▶ _WORK REQUEST_: An exact repetition of the data below, without images, is the expected answer.

▶ _Collected data_:
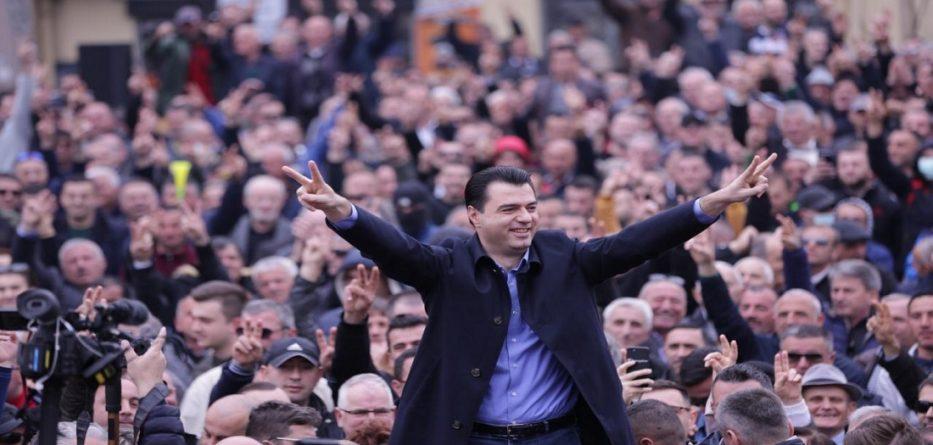Basha: Hajduti sot ia mbathi drejt Italisë për të negociuar azilin politik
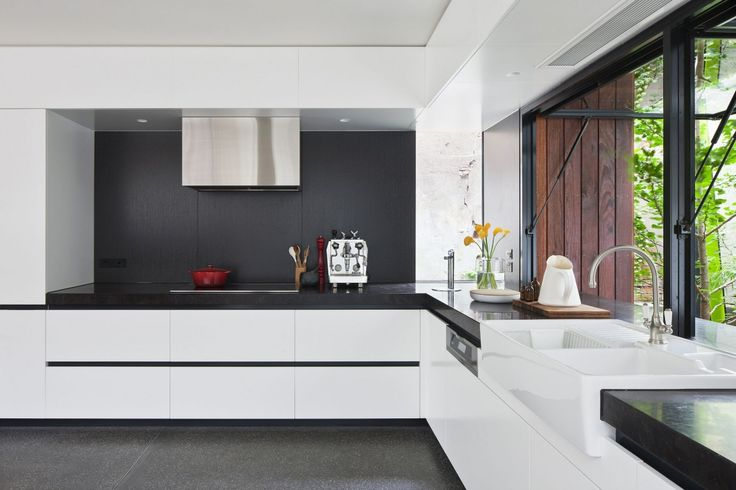selkeät linjat - mustaa ja valkoista  http://freshome.com/2014/01/17/visual-connection-old-new-fitzroy-house-techne-architects/  Black and white kitchen Visual Connection Between New and Old: Fitzroy House by Techne Architects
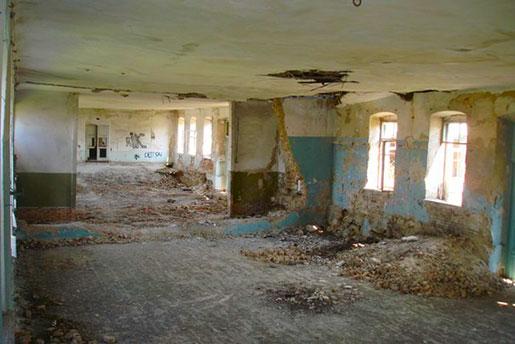 Замок Попова, развалины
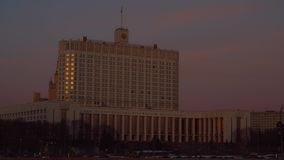 Κυβερνητικό σπίτι της Ρωσικής Ομοσπονδίας Μόσχα βαριά κυκλοφορία Ηλιοβασίλεμα 4K φιλμ μικρού μήκους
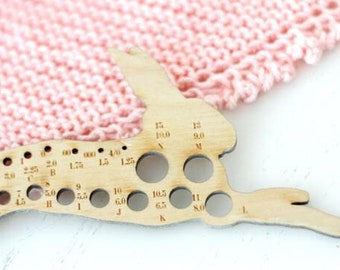 Leaping Hare Knitting Needle Gauge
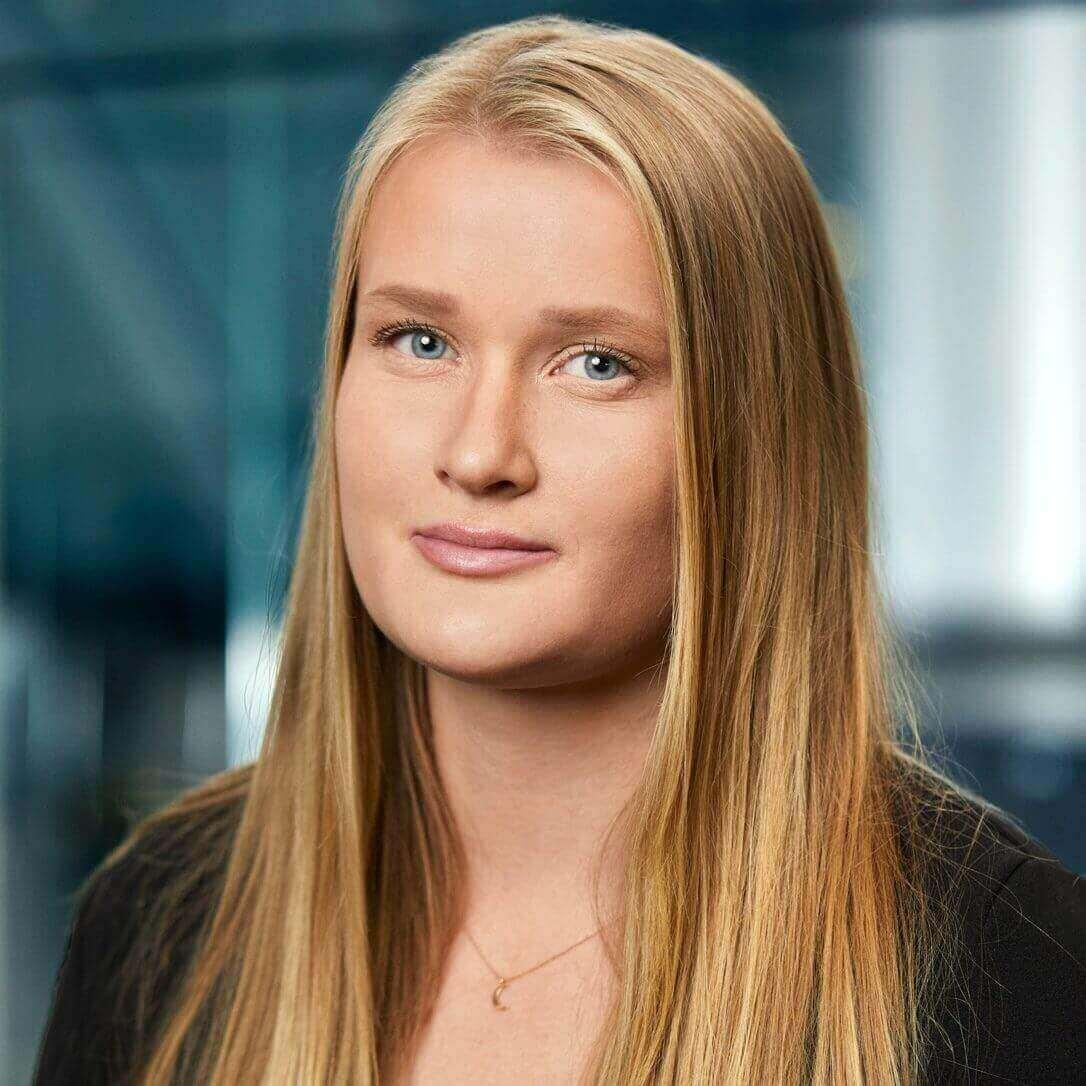 Julia Engstrand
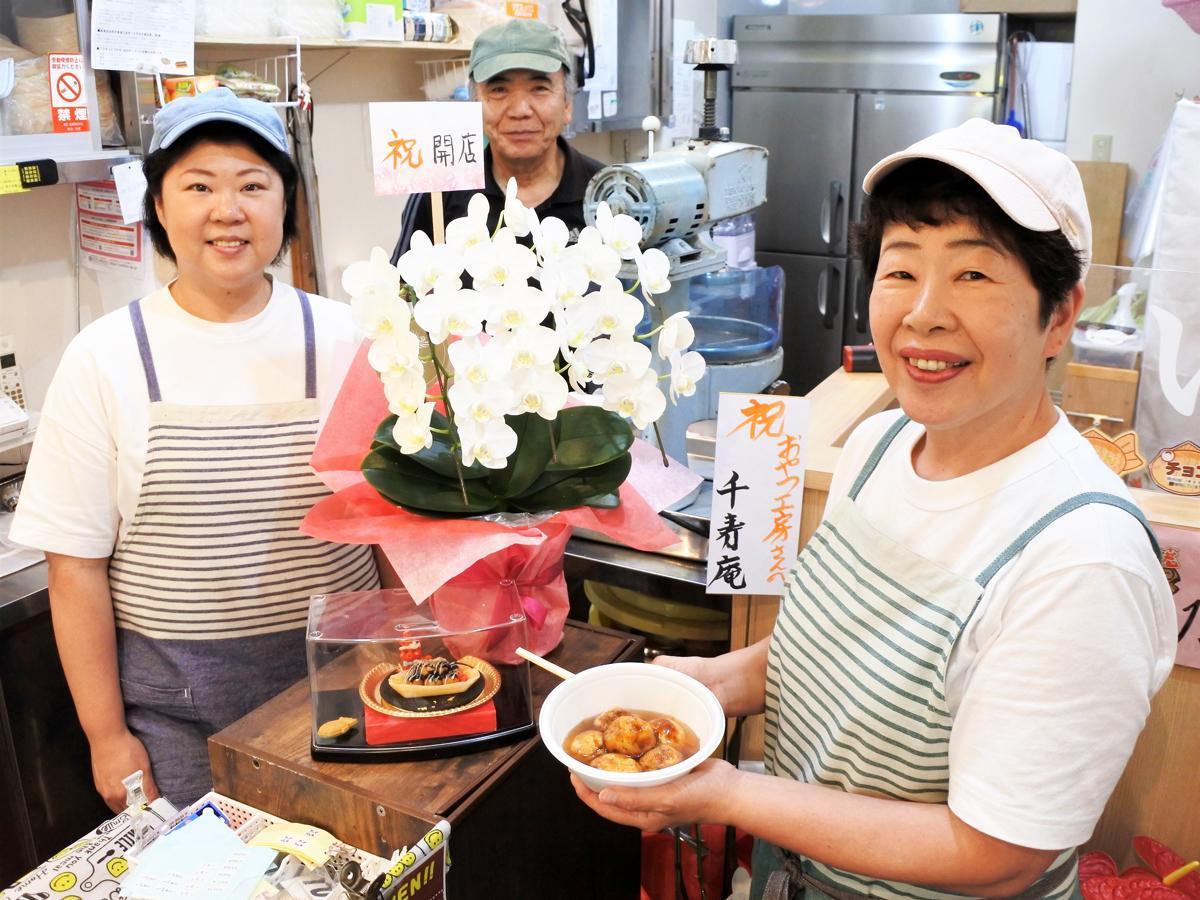 たこ焼とたい焼きの店「おやつ工房」店主の柴田薫さん(右)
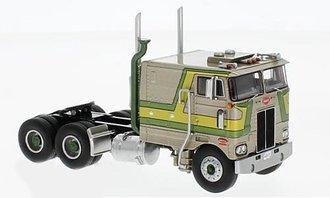 """1:64 1979 Peterbilt 352 Pacemaker 110"""" Sleeper Cab (Gold/Yellow/Green)"""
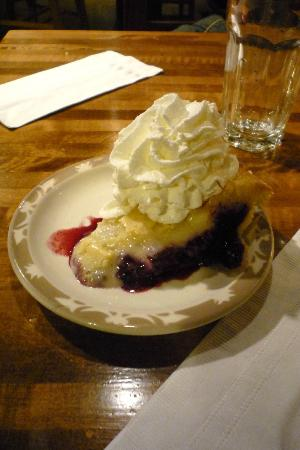 Brewery Creek Brewpub: Great pie!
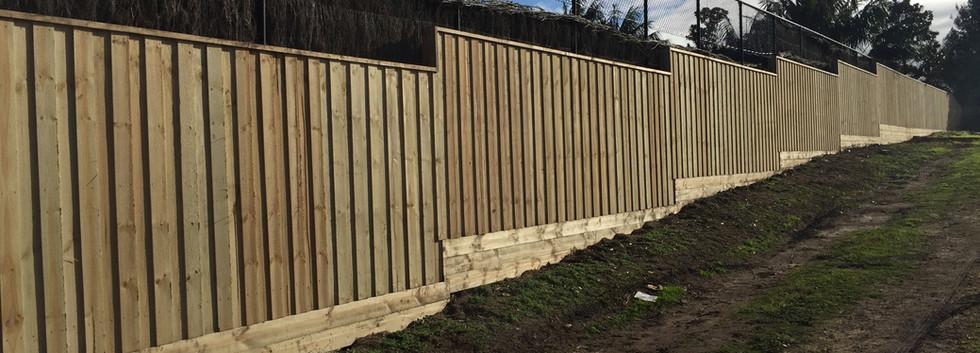 paling and brush fence Mornington Peninsula Fences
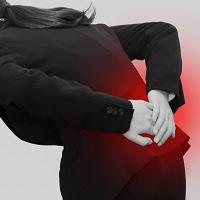 立ち仕事腰痛で湿布効き目ない!?怖い…内臓からくる病気のサイン!?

▶ _TASK RESULT_:
Basha: Hajduti sot ia mbathi drejt Italisë për të negociuar azilin politik
selkeät linjat - mustaa ja valkoista  http://freshome.com/2014/01/17/visual-connection-old-new-fitzroy-house-techne-architects/  Black and white kitchen Visual Connection Between New and Old: Fitzroy House by Techne Architects
 Замок Попова, развалины
 Κυβερνητικό σπίτι της Ρωσικής Ομοσπονδίας Μόσχα βαριά κυκλοφορία Ηλιοβασίλεμα 4K φιλμ μικρού μήκους
 Leaping Hare Knitting Needle Gauge
 Julia Engstrand
 たこ焼とたい焼きの店「おやつ工房」店主の柴田薫さん(右)
 """1:64 1979 Peterbilt 352 Pacemaker 110"""" Sleeper Cab (Gold/Yellow/Green)"""
 Brewery Creek Brewpub: Great pie!
 paling and brush fence Mornington Peninsula Fences
 立ち仕事腰痛で湿布効き目ない!?怖い…内臓からくる病気のサイン!?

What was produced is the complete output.